Dans le générique final de Viceroy's House, une note inscrite à l'écran explique que l'histoire que l'on vient de voir et surtout le destin d'un de ses personnages sont inspirés de la grand-mère de la cinéaste. C'est le seul réel moment d'émotions qui transcende ce film qui, ironiquement, aurait pu être réalisé par n'importe qui tant on ne sent jamais une quelconque présence derrière la caméra.
Le récit se déroule en 1947, alors que le dernier vice-roi britannique (Hugh Bonneville, qui semble regretter Paddington) s'apprête à redonner le pouvoir à l'Inde pour qu'elle entame son indépendance. Tout ne se passera évidemment pas comme prévu.
Les jeux de coulisses occupent la moitié de l'ouvrage, particulièrement verbeux et démonstratif. Les gens passent leur temps à se manipuler et quiconque suit la politique verra dépasser les larges ficelles de l'intrigue. Il y a des bons d'un côté comme Gandhi et l'épouse du vice-roi (Gillian Anderson, qui depuis le sublime The House of Mirth endosse royalement le costume d'époque), les méchants de l'autre puis ceux qui se font flouer au centre. Des stéréotypes qui sont abordés de façon superficielle. L'effort ressemble parfois à une série télé en six épisodes qui aurait été scindée en un long métrage de moins de deux heures. Cela donne des enjeux simplistes, sommaires et didactiques. Pourtant trois scénaristes se sont appliqués à partir de deux livres.

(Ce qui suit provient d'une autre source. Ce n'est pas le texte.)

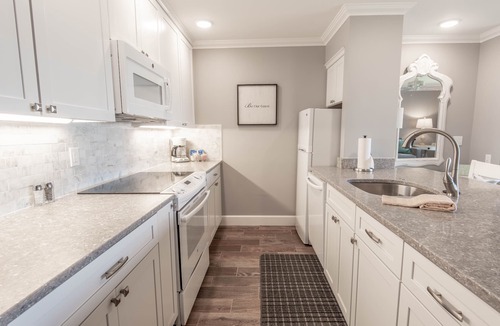 Boyne City Condo | Lake Charlevoix Views | Private Patio | Steps to Sand & Shoreline |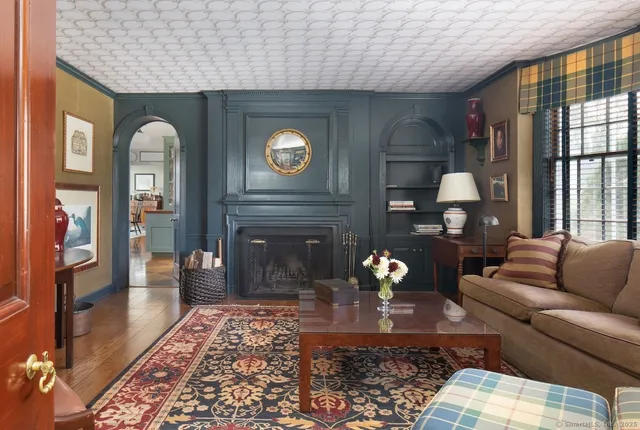 a living room with furniture and a fireplace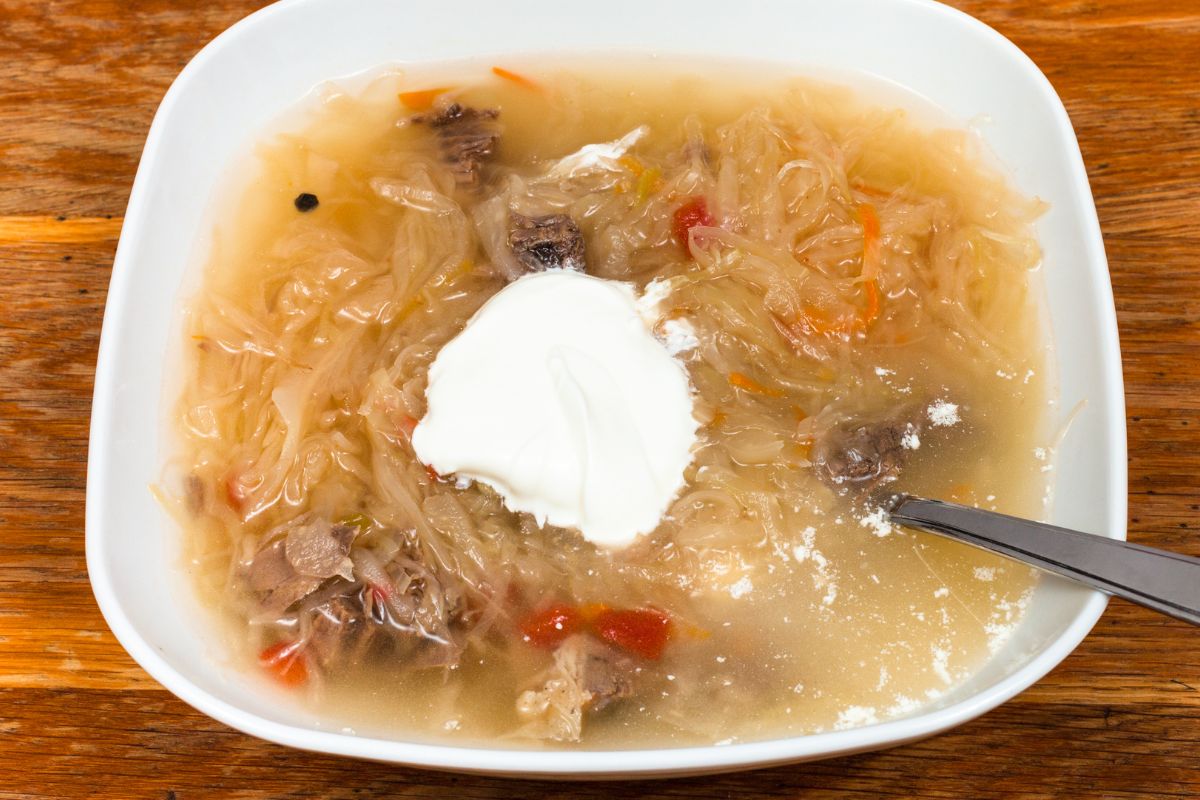 Cabbage soup can be served with a dollop of sour cream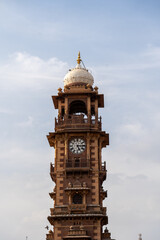 jodhpur, india - march 23, 2024: the famous clock tower and people at sardar market in the historic 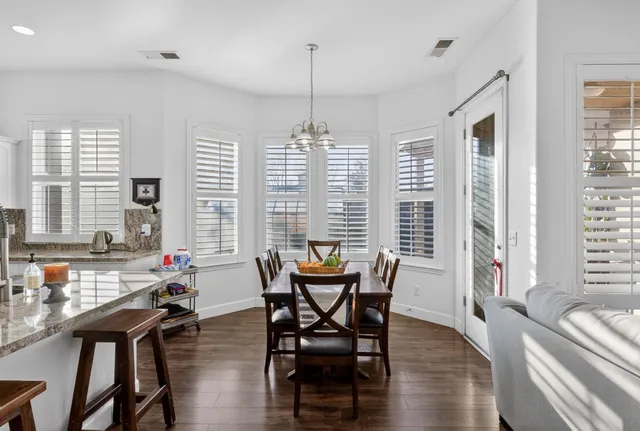a living room with furniture flat screen tv and wooden floor
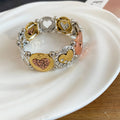 Mixed Metal Stretch Bracelets With Embossed Oval Links view 3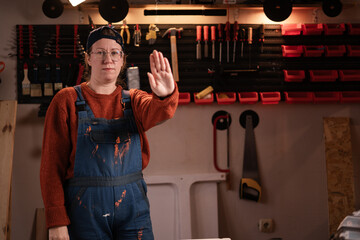 Woman joiner wears workwear in workshop scene with tools hanging on wall making stop gesture...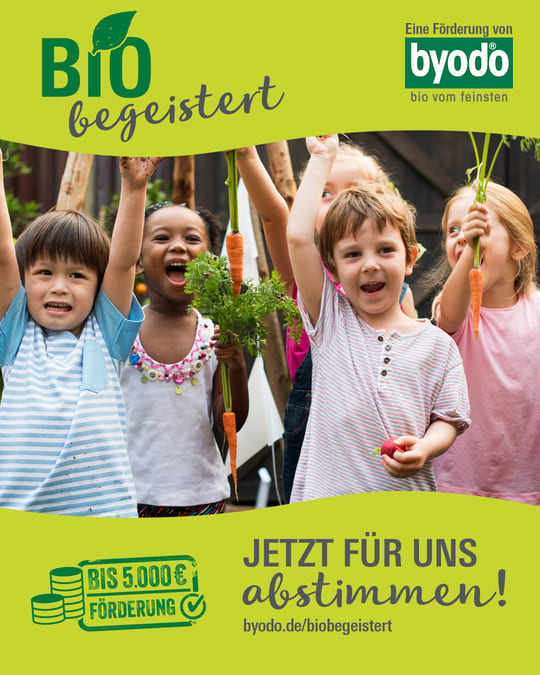 Das Bild zeigt eine fröhliche Gruppe von Kindern, die stolz frisches Gemüse wie Karotten in die Höhe halten. Im Hintergrund ist ein grüner Banner mit dem Aufdruck:
**"BIO begeistert"**
und
**"Eine Förderung von byodo – bio vom feinsten"**
Darunter steht ein Aufruf zum Mitmachen:
**"JETZT FÜR UNS ABSTIMMEN!"**
sowie der Hinweis:
**"BIS 5.000 € FÖRDERUNG"**
Die Kinder wirken begeistert und engagiert, was die Freude an Bio-Lebensmitteln und nachhaltiger Landwirtschaft unterstreicht. Der Link **byodo.de/biobegeistert** lädt dazu ein, für das Projekt abzustimmen und es zu unterstützen.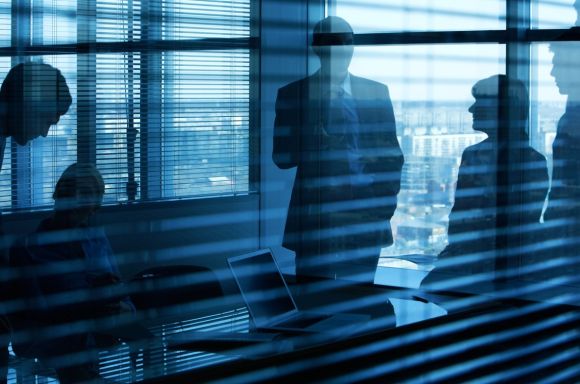People in meeting room behind blinds v2
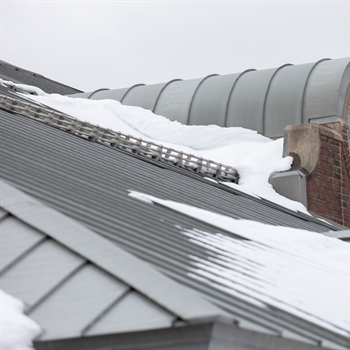 Secure installation of AceClamp snow bars preventing snow avalanches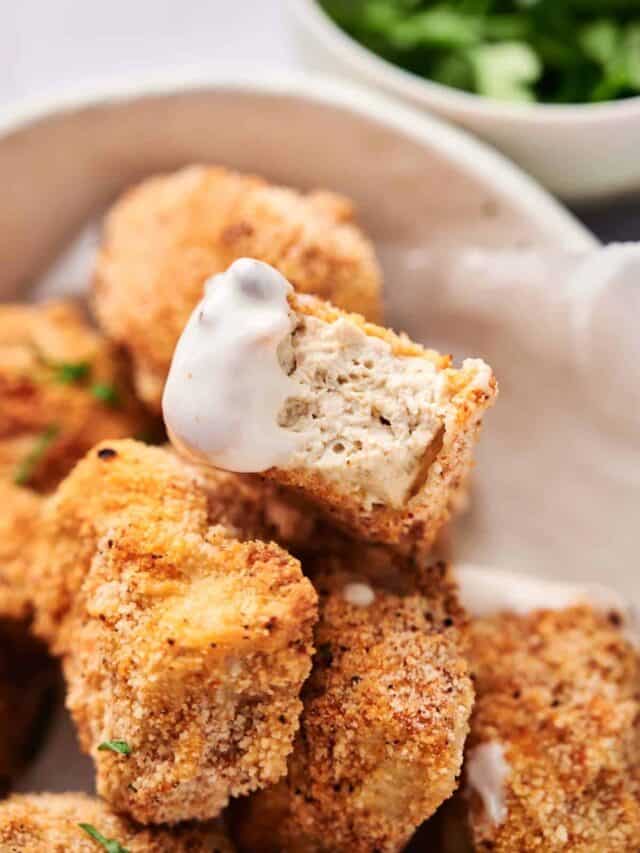 Breaded chicken nuggets with one piece dipped in creamy sauce.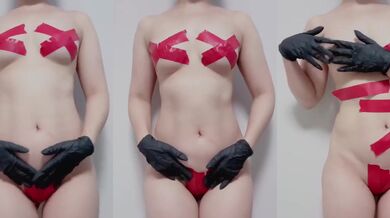 Amateur hides nipples with red tape and jerks off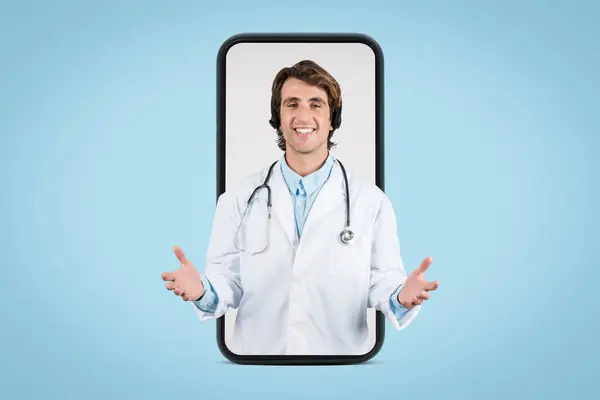 stock image Charismatic young male doctor offering virtual medical advice, framed within smartphone outline, signifying cutting-edge telemedicine consultations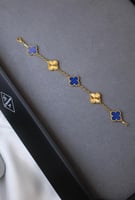 إسوارة فان كليف زهرة الهامبرا الشهيرة لون ذهبي وني...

Il y a eu de nombreuses grandes fresques sur la Partition (la scission de l'Inde pour donner le Pakistan), dont la trilogie des années 60 de Ritwik Ghatak qui savait conjuguer la grande et la petite histoire. Viceroy's House tente sa chance et la rate lamentablement. La joute politique, sociale et économique s'inscrit dans l'ère du temps - la vague mondiale de migrants - sans rien y apporter en retour. Puis il y a cette romance impossible façon Roméo et Juliette entre deux jeunes gens issus de religions différentes. Leur amour survivra-t-il à la séparation de leur pays? Malgré le talent de leurs interprètes Manish Dayal (la révélation de The Hundred-Foot Journey) et Huma Qureshi (vue dans l'inoubliable Gangs of Wasseypur), l'ennui distille leur relation.
Ce n'est toutefois rien face au travail inexistant de mise en scène. Le spectateur a trop souvent l'impression de regarder des photographies poussiéreuses et anonymes. C'est figé, inexpressif et indolent. Les plans académiques se succèdent au tournant et le montage classique ne tente même pas de tirer profit de la trame sonore du grand A.R. Rahman. Mis à part le sympathique Bend It Like Beckham il y a 15 ans, la cinéaste Gurinder Chadha n'a pratiquement que des prises à son dossier et elle en rajoute une nouvelle.
Sans doute que Viceroy's House aurait été plus intéressant sous la forme du documentaire. En mode fiction, le film ne sait pas toujours sur quel pied danser et il finit par se casser la margoulette à force de faire le grand écart entre l'intime et le global.